I buy it, I really do. There are infinite ways my life could have diverged from this one: different college or dorm, cities or social circles, spouse and kids, career and income. I did not choose the path that resulted in the most money, and neither did you. I did not marry the person resulting in the wildest sex or make the friends resulting in the biggest laughs or embrace the religion (or lack thereof) resulting in the deepest wisdom — although mine score high and I love them very much.
All the variations aren’t so much different outcomes as they are just different packaging that life comes in. They don’t move the needle on happiness as much as how you live your life, whatever it may be. (I know I need to back up the armchair preaching here and apply it to my struggles with parenthood.)
Take this Depp v. Heard monstrosity. My wife told me not to comment on the verdict because I know nothing about it, and yeah I proudly know next to nothing about the case except the clear conclusion Johnny Depp’s life is not perfect.
Now here’s me sitting on the armchair thinking the movie star life seems pretty close to the pinnacle — banging supermodels, partying around the world, ransacking the Whole Foods salad bar without so much as a glance at the scale. I got a kiss on the lips from an African model while studying abroad in Prague in 2005, and I can tell you that life path has its merits.

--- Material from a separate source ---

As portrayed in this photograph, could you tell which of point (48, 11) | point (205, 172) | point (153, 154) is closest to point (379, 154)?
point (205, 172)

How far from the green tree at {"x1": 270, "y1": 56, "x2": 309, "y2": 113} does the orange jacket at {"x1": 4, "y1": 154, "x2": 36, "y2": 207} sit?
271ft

But without blaming or absolving Depp for whatever happened, I believe the bigger impact on his quality of life is how he lives his movie star life rather than his choice to be a movie star versus something else. In other words, he could be better off living the accountant life well (which would entail no regrets about forgoing other paths) than living the movie star life poorly. You hear these stories of lottery winners ending up miserable and paraplegics living their best life, and they’re not implausible.

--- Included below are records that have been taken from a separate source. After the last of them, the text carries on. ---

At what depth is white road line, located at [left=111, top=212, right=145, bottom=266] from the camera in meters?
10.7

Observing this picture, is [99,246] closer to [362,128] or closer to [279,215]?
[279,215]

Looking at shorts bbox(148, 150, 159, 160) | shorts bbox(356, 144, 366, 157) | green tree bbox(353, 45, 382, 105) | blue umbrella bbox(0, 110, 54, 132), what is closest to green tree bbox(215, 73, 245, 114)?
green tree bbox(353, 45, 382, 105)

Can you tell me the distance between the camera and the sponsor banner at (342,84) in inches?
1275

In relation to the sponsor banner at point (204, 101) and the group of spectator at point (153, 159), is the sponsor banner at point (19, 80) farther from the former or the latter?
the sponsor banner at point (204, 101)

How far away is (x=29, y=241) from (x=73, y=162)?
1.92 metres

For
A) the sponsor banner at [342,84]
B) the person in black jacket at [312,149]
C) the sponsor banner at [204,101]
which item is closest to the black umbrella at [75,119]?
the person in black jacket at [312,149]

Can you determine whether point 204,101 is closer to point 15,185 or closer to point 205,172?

The intention is not to use celebrity misfortunes to prop up my self-esteem. I’m trying to reflect on why I feel good most days, even giddy, for a middle-aged man who soon will be asking his parents to extend curfew and waiting until they fall asleep to make out with his wife of six years. MA! MEAT LOAF!
I guess I feel like I’m living my particular life well. Yes the house will be a circus and nuisances unavoidable. But I also see this as a sort of bonus time with my parents. My dad has been looking so old lately on FaceTime. Asians age better than most for a long time, and then it’s like they catch up overnight.

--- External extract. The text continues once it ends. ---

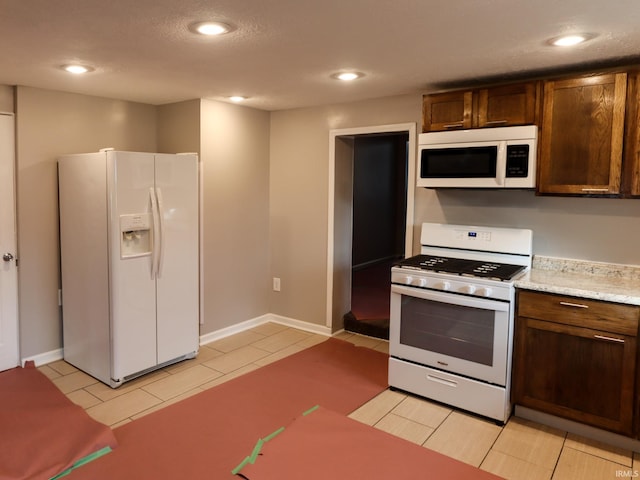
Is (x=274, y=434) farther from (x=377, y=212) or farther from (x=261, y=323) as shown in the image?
(x=377, y=212)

It doesn’t feel quite right your parents put so much into raising you, and then you graduate college and meet up 2-3 times a year. If I were staying in Southern California, I wonder how many more hangouts I’d get with my dad. Thirty? Forty? That’s not a countdown I care to start.
So now comes an atypical bonus round with my parents in which we’re under the same roof again while they’re still in good health, and I have some maturity and experience, plus their precious daughter-in-law and grandkids. I am picturing unfettered dinner dates with my wife, Blue Bell ice cream for the kids after pool time, tennis with my high school friends, bringing a book on shopping trips with my mom, hazing my dad and brother with Shiner Bock, and supercharged summer and winter breaks with the L.A. grandparents.
Meanwhile, we should be able to rapidly accumulate savings in the absence of rent and California cost of living. Our school commute goes from 80 miles a day to 10, from $6.80 per gallon to $4.80.
It’s definitely a scrappier plan than I would have imagined 10 years ago or even 10 months ago, given the yet-unreconciled dual rises in interest rates and housing prices. And I realize many folks aren’t blindly lucky enough to be able to use a cheat code with supportive parents. This is my one life though, and I intend to live it well.